10 octobre 2024

JE M’APPELLE RÉVOLUTION

Recueil d’une quarantaine d’articles et de textes de conférence de Lucie Parson (1853-1942), anarchiste étasunienne quelque peu oubliée, y compris par l’histoire des mouvements ouvriers, membre fondatrice des Industrial Workers of the World (IWW), vraisemblablement descendante d’esclaves, veuve d’Albert Parson, un des cinq martyrs du massacre de Haymarket.
Très pédagogue dans ses interventions, elle présente souvent les principes et intérêts de l’anarchisme, expliquant notamment pourquoi tout gouvernement ne sera jamais qu’au service d’une minorité, au détriment du plus grand nombre, avant tout soucieux de se maintenir au pouvoir, en faisant taire toute opposition. Elle considère que « le changement à venir ne pourra se produire que par une révolution, car les classes possédantes ne laisseront pas la société se transformer de façon pacifique ». Aux septiques qui croient impossible de se passer d’une « autorité organisée », elle répond que « l’expérience a montré que l’être humain est un animal grégaire qui s’associe d’instinct à ses semblables pour coopérer, car il travaille mieux en groupe que seul. Cette tendance pourrait mener à la formation de communautés coopératives, dont les actuels syndicats sont les embryons ». Elle soutient que, très rapidement, « la propriété perdrait certains attributs qui lui valent aujourd’hui d’être sanctifiée. Sa primauté absolue (le “droit d’user et de disposer“ d’une chose) serait abolie ; seul subsisterait des droits d’usage. » Elle est profondément persuadée que l’humanité s’intéressera moins à « l’accumulation excessive de richesses » lorsqu’elle aura « rompu les chaînes de la faim, du besoin et de l’esclavage » : « Quand deux, trois ou quatre heures d’un travail facile et sain suffiront à produire tout le confort et le luxe dont on peut avoir besoin et que nul ne sera privé de possibilités d’emploi, les gens deviendront indifférents face a qui possèdera une richesse dont ils n’auront que faire. L’opulence fera l’objet de mépris, et l’on constatera que les hommes et les femmes n’accepteront plus qu’on les rémunère ou les achète en vue de leur faire accomplir des tâches qu’ils et elles n’effectueraient pas volontiers et naturellement. » C’est pourquoi elle préconise : « Ne faites pas la grève pour quelques cents de plus car le coût de la vie va augmenter encore plus vite ; faites là plutôt pour tout ce que vous pourriez gagner, ne vous contentez de rien de moins. »

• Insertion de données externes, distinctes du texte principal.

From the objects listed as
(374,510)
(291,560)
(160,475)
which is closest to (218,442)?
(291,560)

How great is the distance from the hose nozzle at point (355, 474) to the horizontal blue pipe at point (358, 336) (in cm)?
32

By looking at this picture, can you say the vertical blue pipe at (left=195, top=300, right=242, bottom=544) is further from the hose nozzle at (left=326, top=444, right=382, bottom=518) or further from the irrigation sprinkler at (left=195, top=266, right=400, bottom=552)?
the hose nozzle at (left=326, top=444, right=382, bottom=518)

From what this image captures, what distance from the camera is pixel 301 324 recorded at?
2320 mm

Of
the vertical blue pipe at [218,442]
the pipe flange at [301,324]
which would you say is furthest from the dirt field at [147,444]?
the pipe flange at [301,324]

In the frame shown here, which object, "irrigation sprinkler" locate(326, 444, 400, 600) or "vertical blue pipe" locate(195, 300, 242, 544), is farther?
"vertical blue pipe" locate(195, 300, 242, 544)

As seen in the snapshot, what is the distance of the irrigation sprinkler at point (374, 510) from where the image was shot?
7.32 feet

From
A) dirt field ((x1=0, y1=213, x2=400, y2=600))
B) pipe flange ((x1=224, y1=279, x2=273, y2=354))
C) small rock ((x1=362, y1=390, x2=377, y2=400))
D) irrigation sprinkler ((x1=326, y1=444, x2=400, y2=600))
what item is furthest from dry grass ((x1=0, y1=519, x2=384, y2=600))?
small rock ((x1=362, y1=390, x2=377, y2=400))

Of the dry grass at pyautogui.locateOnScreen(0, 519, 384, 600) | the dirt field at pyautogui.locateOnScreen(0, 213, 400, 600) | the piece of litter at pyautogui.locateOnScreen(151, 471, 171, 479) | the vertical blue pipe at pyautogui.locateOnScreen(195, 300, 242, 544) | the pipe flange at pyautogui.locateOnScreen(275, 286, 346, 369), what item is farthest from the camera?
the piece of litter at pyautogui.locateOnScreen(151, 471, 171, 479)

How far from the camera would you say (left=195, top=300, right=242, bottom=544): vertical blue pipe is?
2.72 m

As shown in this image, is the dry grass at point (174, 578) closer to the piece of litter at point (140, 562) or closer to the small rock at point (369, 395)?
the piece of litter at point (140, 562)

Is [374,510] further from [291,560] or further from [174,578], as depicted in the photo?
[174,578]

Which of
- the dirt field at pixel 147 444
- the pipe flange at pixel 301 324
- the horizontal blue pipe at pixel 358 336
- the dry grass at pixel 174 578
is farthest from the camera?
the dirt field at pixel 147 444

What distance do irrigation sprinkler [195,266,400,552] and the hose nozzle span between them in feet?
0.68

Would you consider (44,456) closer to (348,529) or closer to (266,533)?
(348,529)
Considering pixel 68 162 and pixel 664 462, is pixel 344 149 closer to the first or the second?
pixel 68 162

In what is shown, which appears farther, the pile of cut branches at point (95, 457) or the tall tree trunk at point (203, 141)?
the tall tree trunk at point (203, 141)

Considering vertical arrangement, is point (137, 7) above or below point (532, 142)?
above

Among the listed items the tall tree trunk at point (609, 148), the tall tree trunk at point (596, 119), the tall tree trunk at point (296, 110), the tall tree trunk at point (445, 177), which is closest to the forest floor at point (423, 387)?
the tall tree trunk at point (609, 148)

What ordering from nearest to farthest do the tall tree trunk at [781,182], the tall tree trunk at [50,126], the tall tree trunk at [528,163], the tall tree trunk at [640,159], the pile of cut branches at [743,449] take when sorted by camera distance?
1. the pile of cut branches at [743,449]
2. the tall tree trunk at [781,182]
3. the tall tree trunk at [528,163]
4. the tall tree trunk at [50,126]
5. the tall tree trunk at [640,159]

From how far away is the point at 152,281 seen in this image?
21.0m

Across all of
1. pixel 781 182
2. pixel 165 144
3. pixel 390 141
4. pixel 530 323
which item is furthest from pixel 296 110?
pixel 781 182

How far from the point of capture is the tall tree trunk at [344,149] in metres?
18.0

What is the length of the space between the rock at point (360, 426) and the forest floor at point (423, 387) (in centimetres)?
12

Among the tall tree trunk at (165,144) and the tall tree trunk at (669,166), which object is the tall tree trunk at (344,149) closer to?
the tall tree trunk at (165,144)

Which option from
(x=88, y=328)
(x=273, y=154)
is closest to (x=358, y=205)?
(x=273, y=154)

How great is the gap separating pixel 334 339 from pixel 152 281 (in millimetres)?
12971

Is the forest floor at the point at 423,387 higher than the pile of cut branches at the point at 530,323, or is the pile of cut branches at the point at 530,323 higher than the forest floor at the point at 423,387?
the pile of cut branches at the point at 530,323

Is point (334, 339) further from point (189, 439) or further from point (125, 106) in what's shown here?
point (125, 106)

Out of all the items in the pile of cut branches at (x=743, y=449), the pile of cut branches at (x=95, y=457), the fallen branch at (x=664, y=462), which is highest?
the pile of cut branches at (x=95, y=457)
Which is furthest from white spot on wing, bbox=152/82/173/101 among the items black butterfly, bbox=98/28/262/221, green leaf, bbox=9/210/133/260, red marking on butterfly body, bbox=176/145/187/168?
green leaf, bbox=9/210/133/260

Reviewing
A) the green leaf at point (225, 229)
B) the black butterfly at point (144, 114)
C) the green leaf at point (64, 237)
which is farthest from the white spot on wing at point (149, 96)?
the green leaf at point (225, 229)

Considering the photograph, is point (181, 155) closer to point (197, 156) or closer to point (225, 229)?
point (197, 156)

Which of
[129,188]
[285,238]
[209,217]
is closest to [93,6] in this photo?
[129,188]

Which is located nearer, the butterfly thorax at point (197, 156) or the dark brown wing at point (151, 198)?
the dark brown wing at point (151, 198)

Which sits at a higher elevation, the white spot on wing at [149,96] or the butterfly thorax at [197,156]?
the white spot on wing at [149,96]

Dans beaucoup d’interventions, elle revient sur les « martyrs de Chicago », le déroulement des événements du 4 mai 1886, la partialité des procédures judiciaires qui frappèrent son mari et ses camarades, les agents de Pinkerton qui « pourraient bien avoir fait le sale boulot ».

Elles s’adressent directement aux déshérités qu’elle invite à ne plus se laisser dépouiller du fruit de leur labeur, à aller « se promener dans les avenues habitées par les riches » : « Exprimez leurs vos doléances en les forçant à les lire à la lueur ardente de la destruction. » « Apprenez à utiliser des explosifs ! » Elle  n’a de cesse de leur montrer les multiples injustices dont ils sont victimes pour éveiller leur colère. Elle dénonce l’hypocrisie de « la civilisation chrétienne », le despotisme du gouvernement des états-Unis, qui se présente sous les apparences d’une république et d’une démocratie, mais agit « contre la volonté du peuple, dans l’intérêt des gens qui la contrôlent », « l’esclavage salarié ».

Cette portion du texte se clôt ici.